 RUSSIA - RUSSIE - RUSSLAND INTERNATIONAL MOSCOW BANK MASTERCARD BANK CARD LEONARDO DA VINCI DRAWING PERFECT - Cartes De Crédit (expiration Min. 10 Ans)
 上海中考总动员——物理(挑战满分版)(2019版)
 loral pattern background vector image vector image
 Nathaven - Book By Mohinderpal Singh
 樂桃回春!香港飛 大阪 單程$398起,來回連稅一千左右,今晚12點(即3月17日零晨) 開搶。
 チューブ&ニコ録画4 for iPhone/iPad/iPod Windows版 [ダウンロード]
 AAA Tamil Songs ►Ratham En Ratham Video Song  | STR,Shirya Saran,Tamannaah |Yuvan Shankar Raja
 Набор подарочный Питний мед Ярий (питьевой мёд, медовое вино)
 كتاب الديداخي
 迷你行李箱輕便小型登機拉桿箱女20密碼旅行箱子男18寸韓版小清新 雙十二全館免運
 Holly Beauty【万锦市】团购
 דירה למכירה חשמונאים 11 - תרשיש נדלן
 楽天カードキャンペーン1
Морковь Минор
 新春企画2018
○ ○ ○
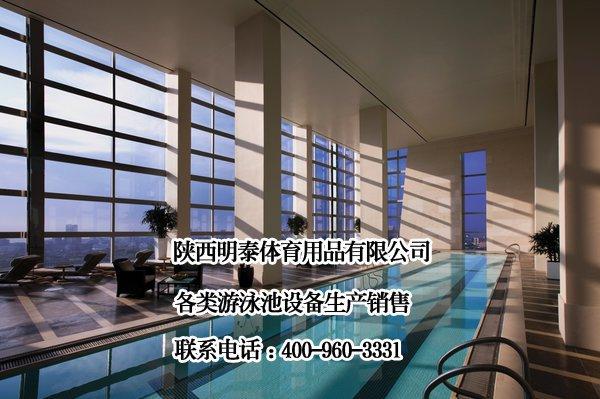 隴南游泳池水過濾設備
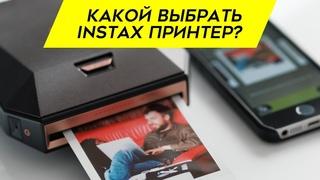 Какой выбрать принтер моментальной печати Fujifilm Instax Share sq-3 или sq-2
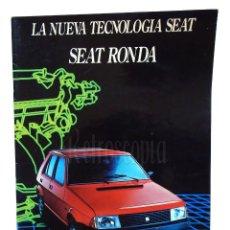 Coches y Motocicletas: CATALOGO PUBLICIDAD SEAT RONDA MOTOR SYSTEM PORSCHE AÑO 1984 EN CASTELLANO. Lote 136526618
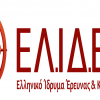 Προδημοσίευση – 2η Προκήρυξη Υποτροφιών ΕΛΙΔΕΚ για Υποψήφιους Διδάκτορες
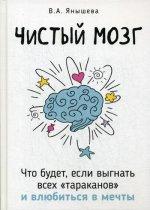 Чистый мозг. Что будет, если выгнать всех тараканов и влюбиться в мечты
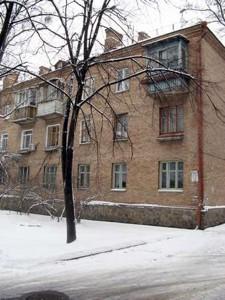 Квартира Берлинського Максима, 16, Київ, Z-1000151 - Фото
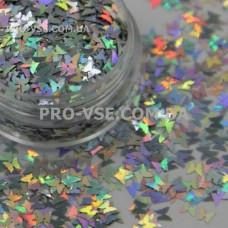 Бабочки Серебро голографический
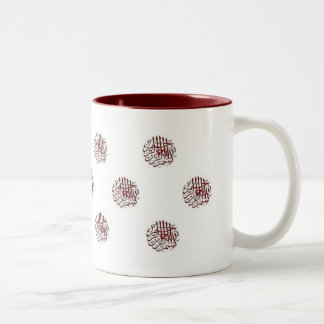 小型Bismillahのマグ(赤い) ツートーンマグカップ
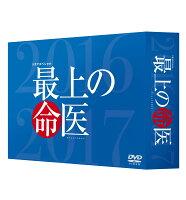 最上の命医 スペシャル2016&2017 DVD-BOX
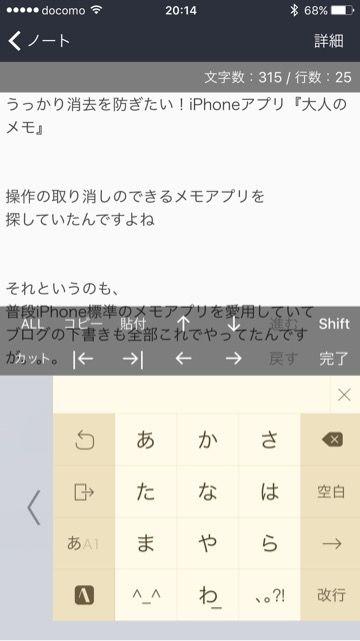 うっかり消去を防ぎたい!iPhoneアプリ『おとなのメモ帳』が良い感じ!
○ ○ ○
Exercise. Without the pictures, give again exactly the lines above starting at the line containing "小型Bismillahのマグ(赤い) ツートーンマグカップ" and ending at the line containing "うっかり消去を防ぎたい!iPhoneアプリ『おとなのメモ帳』が良い感じ!".

Answer section.
 小型Bismillahのマグ(赤い) ツートーンマグカップ
 最上の命医 スペシャル2016&2017 DVD-BOX
 うっかり消去を防ぎたい!iPhoneアプリ『おとなのメモ帳』が良い感じ!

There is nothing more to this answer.